[Start of Attachment]

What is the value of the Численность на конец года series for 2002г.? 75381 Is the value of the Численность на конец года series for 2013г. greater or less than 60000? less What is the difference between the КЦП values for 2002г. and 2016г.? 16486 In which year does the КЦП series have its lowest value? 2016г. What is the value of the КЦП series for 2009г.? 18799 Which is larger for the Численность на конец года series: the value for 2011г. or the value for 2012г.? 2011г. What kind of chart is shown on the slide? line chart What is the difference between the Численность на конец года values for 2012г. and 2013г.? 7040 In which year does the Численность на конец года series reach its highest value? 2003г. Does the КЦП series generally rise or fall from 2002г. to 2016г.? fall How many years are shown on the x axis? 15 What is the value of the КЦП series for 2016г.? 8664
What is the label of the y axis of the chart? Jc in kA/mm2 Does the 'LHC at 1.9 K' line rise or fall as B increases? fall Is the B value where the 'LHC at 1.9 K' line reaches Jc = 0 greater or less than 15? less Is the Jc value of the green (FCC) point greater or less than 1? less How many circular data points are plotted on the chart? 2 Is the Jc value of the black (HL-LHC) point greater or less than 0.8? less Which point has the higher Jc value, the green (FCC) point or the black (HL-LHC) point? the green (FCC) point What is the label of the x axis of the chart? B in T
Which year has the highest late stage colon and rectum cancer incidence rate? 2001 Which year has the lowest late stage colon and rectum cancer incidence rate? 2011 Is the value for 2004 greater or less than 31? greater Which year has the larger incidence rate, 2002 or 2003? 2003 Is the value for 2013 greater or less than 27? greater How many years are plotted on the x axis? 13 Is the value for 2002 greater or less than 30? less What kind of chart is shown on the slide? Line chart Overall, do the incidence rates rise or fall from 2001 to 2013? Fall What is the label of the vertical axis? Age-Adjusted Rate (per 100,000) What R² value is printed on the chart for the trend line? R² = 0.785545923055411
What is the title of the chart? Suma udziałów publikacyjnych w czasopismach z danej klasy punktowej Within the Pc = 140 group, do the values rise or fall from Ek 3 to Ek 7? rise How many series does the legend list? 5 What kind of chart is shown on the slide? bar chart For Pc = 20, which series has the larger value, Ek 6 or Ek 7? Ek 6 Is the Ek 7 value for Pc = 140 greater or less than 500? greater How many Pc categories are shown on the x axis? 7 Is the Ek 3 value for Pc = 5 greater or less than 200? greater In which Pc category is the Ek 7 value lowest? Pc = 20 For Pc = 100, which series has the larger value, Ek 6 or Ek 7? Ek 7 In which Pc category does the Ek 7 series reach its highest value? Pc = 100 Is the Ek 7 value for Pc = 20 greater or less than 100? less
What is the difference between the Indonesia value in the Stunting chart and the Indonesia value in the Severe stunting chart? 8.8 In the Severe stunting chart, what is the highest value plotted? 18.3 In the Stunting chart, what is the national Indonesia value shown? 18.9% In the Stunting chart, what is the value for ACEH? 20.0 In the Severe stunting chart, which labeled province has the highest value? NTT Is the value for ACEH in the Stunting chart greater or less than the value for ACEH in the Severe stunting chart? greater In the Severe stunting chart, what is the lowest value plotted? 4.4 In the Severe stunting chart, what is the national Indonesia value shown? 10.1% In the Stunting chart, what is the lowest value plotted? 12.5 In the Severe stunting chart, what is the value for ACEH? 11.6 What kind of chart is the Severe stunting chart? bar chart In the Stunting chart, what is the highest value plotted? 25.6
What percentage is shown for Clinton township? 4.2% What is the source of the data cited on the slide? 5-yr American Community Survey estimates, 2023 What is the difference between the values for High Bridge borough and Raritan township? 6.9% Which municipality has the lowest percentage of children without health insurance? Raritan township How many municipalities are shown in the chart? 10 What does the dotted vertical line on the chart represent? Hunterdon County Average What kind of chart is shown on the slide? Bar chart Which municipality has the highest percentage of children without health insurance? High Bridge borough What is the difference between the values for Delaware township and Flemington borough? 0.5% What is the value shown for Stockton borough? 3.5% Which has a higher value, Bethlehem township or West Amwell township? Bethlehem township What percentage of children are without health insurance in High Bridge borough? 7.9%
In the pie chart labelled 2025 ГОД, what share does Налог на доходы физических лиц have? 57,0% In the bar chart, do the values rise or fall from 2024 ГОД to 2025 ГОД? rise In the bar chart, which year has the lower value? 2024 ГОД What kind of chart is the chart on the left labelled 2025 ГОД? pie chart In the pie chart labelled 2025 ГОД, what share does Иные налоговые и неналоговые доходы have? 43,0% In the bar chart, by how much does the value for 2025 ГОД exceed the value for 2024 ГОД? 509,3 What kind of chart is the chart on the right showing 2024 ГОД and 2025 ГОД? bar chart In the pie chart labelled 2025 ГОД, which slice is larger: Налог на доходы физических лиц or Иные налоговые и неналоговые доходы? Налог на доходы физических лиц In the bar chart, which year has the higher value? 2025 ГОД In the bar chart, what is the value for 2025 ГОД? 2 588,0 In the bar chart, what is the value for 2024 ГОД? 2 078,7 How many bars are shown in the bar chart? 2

[End of Attachment]

Copy all of the entries above verbatim, line for line.

◆ Solution ◆
What is the value of the Численность на конец года series for 2002г.? 75381 Is the value of the Численность на конец года series for 2013г. greater or less than 60000? less What is the difference between the КЦП values for 2002г. and 2016г.? 16486 In which year does the КЦП series have its lowest value? 2016г. What is the value of the КЦП series for 2009г.? 18799 Which is larger for the Численность на конец года series: the value for 2011г. or the value for 2012г.? 2011г. What kind of chart is shown on the slide? line chart What is the difference between the Численность на конец года values for 2012г. and 2013г.? 7040 In which year does the Численность на конец года series reach its highest value? 2003г. Does the КЦП series generally rise or fall from 2002г. to 2016г.? fall How many years are shown on the x axis? 15 What is the value of the КЦП series for 2016г.? 8664
What is the label of the y axis of the chart? Jc in kA/mm2 Does the 'LHC at 1.9 K' line rise or fall as B increases? fall Is the B value where the 'LHC at 1.9 K' line reaches Jc = 0 greater or less than 15? less Is the Jc value of the green (FCC) point greater or less than 1? less How many circular data points are plotted on the chart? 2 Is the Jc value of the black (HL-LHC) point greater or less than 0.8? less Which point has the higher Jc value, the green (FCC) point or the black (HL-LHC) point? the green (FCC) point What is the label of the x axis of the chart? B in T
Which year has the highest late stage colon and rectum cancer incidence rate? 2001 Which year has the lowest late stage colon and rectum cancer incidence rate? 2011 Is the value for 2004 greater or less than 31? greater Which year has the larger incidence rate, 2002 or 2003? 2003 Is the value for 2013 greater or less than 27? greater How many years are plotted on the x axis? 13 Is the value for 2002 greater or less than 30? less What kind of chart is shown on the slide? Line chart Overall, do the incidence rates rise or fall from 2001 to 2013? Fall What is the label of the vertical axis? Age-Adjusted Rate (per 100,000) What R² value is printed on the chart for the trend line? R² = 0.785545923055411
What is the title of the chart? Suma udziałów publikacyjnych w czasopismach z danej klasy punktowej Within the Pc = 140 group, do the values rise or fall from Ek 3 to Ek 7? rise How many series does the legend list? 5 What kind of chart is shown on the slide? bar chart For Pc = 20, which series has the larger value, Ek 6 or Ek 7? Ek 6 Is the Ek 7 value for Pc = 140 greater or less than 500? greater How many Pc categories are shown on the x axis? 7 Is the Ek 3 value for Pc = 5 greater or less than 200? greater In which Pc category is the Ek 7 value lowest? Pc = 20 For Pc = 100, which series has the larger value, Ek 6 or Ek 7? Ek 7 In which Pc category does the Ek 7 series reach its highest value? Pc = 100 Is the Ek 7 value for Pc = 20 greater or less than 100? less
What is the difference between the Indonesia value in the Stunting chart and the Indonesia value in the Severe stunting chart? 8.8 In the Severe stunting chart, what is the highest value plotted? 18.3 In the Stunting chart, what is the national Indonesia value shown? 18.9% In the Stunting chart, what is the value for ACEH? 20.0 In the Severe stunting chart, which labeled province has the highest value? NTT Is the value for ACEH in the Stunting chart greater or less than the value for ACEH in the Severe stunting chart? greater In the Severe stunting chart, what is the lowest value plotted? 4.4 In the Severe stunting chart, what is the national Indonesia value shown? 10.1% In the Stunting chart, what is the lowest value plotted? 12.5 In the Severe stunting chart, what is the value for ACEH? 11.6 What kind of chart is the Severe stunting chart? bar chart In the Stunting chart, what is the highest value plotted? 25.6
What percentage is shown for Clinton township? 4.2% What is the source of the data cited on the slide? 5-yr American Community Survey estimates, 2023 What is the difference between the values for High Bridge borough and Raritan township? 6.9% Which municipality has the lowest percentage of children without health insurance? Raritan township How many municipalities are shown in the chart? 10 What does the dotted vertical line on the chart represent? Hunterdon County Average What kind of chart is shown on the slide? Bar chart Which municipality has the highest percentage of children without health insurance? High Bridge borough What is the difference between the values for Delaware township and Flemington borough? 0.5% What is the value shown for Stockton borough? 3.5% Which has a higher value, Bethlehem township or West Amwell township? Bethlehem township What percentage of children are without health insurance in High Bridge borough? 7.9%
In the pie chart labelled 2025 ГОД, what share does Налог на доходы физических лиц have? 57,0% In the bar chart, do the values rise or fall from 2024 ГОД to 2025 ГОД? rise In the bar chart, which year has the lower value? 2024 ГОД What kind of chart is the chart on the left labelled 2025 ГОД? pie chart In the pie chart labelled 2025 ГОД, what share does Иные налоговые и неналоговые доходы have? 43,0% In the bar chart, by how much does the value for 2025 ГОД exceed the value for 2024 ГОД? 509,3 What kind of chart is the chart on the right showing 2024 ГОД and 2025 ГОД? bar chart In the pie chart labelled 2025 ГОД, which slice is larger: Налог на доходы физических лиц or Иные налоговые и неналоговые доходы? Налог на доходы физических лиц In the bar chart, which year has the higher value? 2025 ГОД In the bar chart, what is the value for 2025 ГОД? 2 588,0 In the bar chart, what is the value for 2024 ГОД? 2 078,7 How many bars are shown in the bar chart? 2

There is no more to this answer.